The reaction was monitored at 525 nm using spectrophotometer (Jenway, UK).
The amount of C4S and C6S were calculated from calibration curves.
Anticoagulant assay
Human plasmas were collected from healthy individual donors into the tube
with 2.5% sodium citrate solution. The plasma was obtained by centrifugation
at 5400 g for 30 min at 4°C. Afterwards, the plasma was kept at -60°c until use.
Anticoagulant activity of the extracted Cs was assayed by activation with some
factors including partial thromboplastin (APTT), prothrombin time (PT),
Thrombin time (TT). The 10µ extracted CS of different concentrations (1, 2, 4
mg/ml) was mixed with 90 µl of human plasma, and incubated at 37°C for 1
min. Thereafter, 100µl of APTT reagent was added to the samples and
incubated at 37° C for 10 min. Then, the clotting time was measured after
adding 100µl CaCl2 (0.05) by a coagulometer (SY-B032, SUNNYMED) using
heparin and PBS buffer as the standard and negative control, respectively
(Sanderson
et al., 2004).
To determine the PT indicator, plasma was mixed with 10µl of the samples and
incubated at 37°C for 10 min. Then, 200 µl of pre incubated PT reagent was
added and the clotting time was measured.
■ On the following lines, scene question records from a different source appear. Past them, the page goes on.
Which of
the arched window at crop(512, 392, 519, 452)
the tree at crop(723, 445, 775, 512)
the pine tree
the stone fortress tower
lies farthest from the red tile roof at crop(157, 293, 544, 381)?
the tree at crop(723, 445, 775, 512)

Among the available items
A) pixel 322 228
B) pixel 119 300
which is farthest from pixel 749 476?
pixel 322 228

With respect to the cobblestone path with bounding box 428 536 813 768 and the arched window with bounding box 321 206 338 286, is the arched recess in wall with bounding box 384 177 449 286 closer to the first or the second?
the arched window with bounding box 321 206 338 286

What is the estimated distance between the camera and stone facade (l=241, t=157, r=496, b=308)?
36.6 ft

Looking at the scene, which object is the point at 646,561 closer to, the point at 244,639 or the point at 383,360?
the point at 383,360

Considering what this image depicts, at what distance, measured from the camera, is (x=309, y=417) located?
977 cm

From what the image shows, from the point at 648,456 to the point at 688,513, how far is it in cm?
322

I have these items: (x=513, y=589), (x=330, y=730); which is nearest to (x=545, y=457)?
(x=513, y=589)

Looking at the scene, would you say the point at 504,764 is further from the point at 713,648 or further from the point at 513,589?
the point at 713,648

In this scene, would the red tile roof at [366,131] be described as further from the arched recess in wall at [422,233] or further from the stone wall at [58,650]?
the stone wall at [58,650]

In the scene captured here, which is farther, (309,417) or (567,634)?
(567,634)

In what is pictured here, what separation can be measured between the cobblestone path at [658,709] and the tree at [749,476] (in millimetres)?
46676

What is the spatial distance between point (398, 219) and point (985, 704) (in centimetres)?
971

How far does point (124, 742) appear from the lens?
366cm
In the TT assay, 190µl human
plasma was mixed with 10µl of the sample and was incubated at 37°C for
2min.Then 100µl of PT assay reagent was added and clotting time was
measured.
Statistical analyses
All data were expressed as mean ± standard deviation (SD) and statistical
analyses were performed with the SPSS 17 software package. Significance of
results was tested by an analysis of variance (ANOVA) and Duncan's MultipleRange Test. Significance of differences was defined at p < 0.05.
Results
The presence of Sturgeon CS was evaluated by carbazole test through the uronic
acid estimation at 550nm using calorimetric assay. Among all the fractions, 119 revealed the more amounts of uronic acid (fig.1).
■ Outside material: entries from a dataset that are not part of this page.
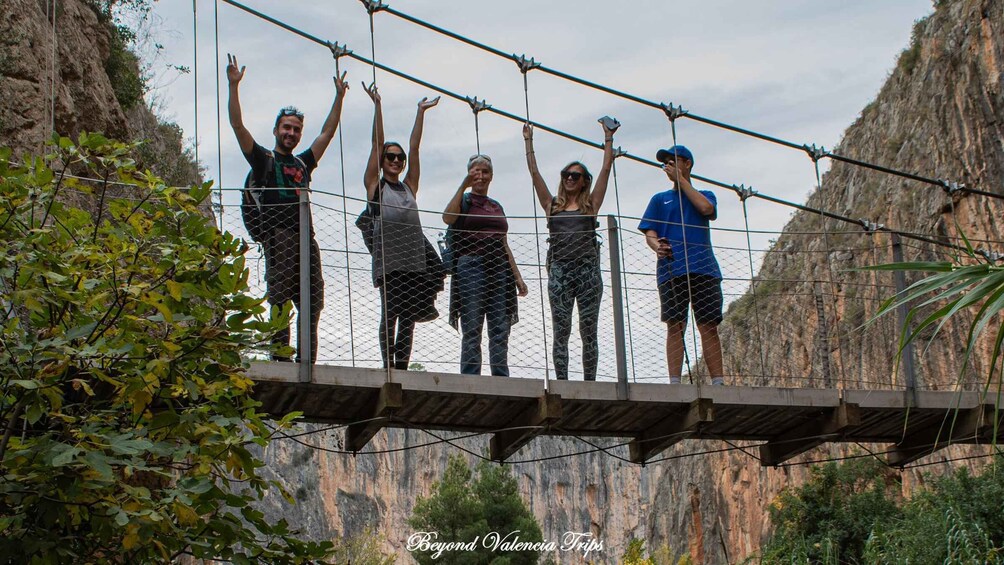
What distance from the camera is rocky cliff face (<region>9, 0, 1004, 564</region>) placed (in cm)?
1060

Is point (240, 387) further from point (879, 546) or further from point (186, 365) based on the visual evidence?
point (879, 546)

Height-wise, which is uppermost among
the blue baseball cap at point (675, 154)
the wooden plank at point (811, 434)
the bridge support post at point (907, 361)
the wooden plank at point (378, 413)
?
the blue baseball cap at point (675, 154)

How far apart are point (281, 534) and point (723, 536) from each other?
77.8 feet

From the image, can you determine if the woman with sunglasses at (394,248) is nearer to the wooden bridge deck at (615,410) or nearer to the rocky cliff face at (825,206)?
the wooden bridge deck at (615,410)

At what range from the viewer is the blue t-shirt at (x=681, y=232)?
25.6ft

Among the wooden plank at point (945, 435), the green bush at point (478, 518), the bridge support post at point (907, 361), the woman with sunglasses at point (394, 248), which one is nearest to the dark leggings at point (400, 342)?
the woman with sunglasses at point (394, 248)

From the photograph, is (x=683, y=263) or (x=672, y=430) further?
(x=672, y=430)

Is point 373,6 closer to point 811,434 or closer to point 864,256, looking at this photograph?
point 811,434

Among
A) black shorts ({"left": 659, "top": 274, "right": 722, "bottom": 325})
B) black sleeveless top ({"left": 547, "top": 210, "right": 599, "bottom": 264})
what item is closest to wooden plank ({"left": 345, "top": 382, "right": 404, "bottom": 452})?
black sleeveless top ({"left": 547, "top": 210, "right": 599, "bottom": 264})

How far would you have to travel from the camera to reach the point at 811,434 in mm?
8750

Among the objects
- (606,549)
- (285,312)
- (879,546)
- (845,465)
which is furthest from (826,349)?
(606,549)

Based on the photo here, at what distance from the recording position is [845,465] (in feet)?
60.4

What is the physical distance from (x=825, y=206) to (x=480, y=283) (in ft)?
76.7

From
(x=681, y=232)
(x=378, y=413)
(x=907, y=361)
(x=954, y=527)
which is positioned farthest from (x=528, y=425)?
(x=954, y=527)
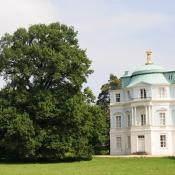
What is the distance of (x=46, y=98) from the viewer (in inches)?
1687

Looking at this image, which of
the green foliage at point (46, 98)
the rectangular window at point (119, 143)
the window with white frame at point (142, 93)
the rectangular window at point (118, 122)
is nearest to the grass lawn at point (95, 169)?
the green foliage at point (46, 98)

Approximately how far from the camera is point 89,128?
44.8m

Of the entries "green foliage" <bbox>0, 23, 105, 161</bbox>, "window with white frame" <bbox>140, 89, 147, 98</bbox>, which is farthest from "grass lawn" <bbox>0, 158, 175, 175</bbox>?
"window with white frame" <bbox>140, 89, 147, 98</bbox>

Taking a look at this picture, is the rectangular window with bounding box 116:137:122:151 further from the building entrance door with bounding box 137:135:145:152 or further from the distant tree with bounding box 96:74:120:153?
the distant tree with bounding box 96:74:120:153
Further, all fractions with high amounts of uronic acid were pooled together as
extracted Sturgeon CS. It was applied on non-reducing poly acrylamide gel
electrophoresis and stained with Alcian blue. The band with molecular weight
of 40-45 kDa in comparison with heparin (5mg/ml) as standard was revealed
(fig. 2). The mean concentrations of C4S and C6S in the extracted CS from
sturgeon cartilages were calculated as 5.81% and 4.28% using calibration
curveswhich were plotted between the known concentrations (1, 2, 3, 4, 5, and 6
μg/ml) of the standard C4S and C6S at 525nm showed a linear correlation(data
was not shown).
FTIR analysis of CS from sturgeon revealed a pattern similar to the standard
C4S chondroitin sulfate, and proved a strong OH band at 1620–1660/cm(fig.3).
The presence of two medium size bands at 1378 and 1413/cm (O–C=O
bending) showed uronic acids. More absorbance at 239/cm and at 821/cm were
assigned to the stretching of S=O and C–O–S (sulfate group).
The anticoagulant activities of Persian sturgeon CS was measured by three
coagulation indicators,APPT, PT and TT using saline as negative control. The
anticoagulant activities of sturgeon CS in different concentrations were lower
than CS from shark cartilage in terms of APPT and TT (fig. 4 and
6).Concentration dependent was observed in both anticoagulant factors. So that,
the addition of 4 mg/ml of sturgeon CS lead to significant prolongation of the
clotting time (2 and 1.5folds greater than control in terms of APTT and TT
respectively) (p<0.05).The prothrombin time (PT assay) is applied to detect
bleeding disorders. As shown in fig. 5, CS from sturgeon and shark cartilage
were not significant effect on PT indicator (p>0.05).
Discussion
Recently, isolation and purification of CS from marine organisms and
particularly fish species have been greatly considered, duo to the position of
sulfation group and safety of those resources rather than mammalians (Shi et al.,
2014).
In order to extract CS from Persian Sturgeon, enzymatic digestion using trypsin,
protein precipitation by TCA and ion exchange chromatography were
conducted. The obtained Persian Sturgeon CS was estimated about 6.8%.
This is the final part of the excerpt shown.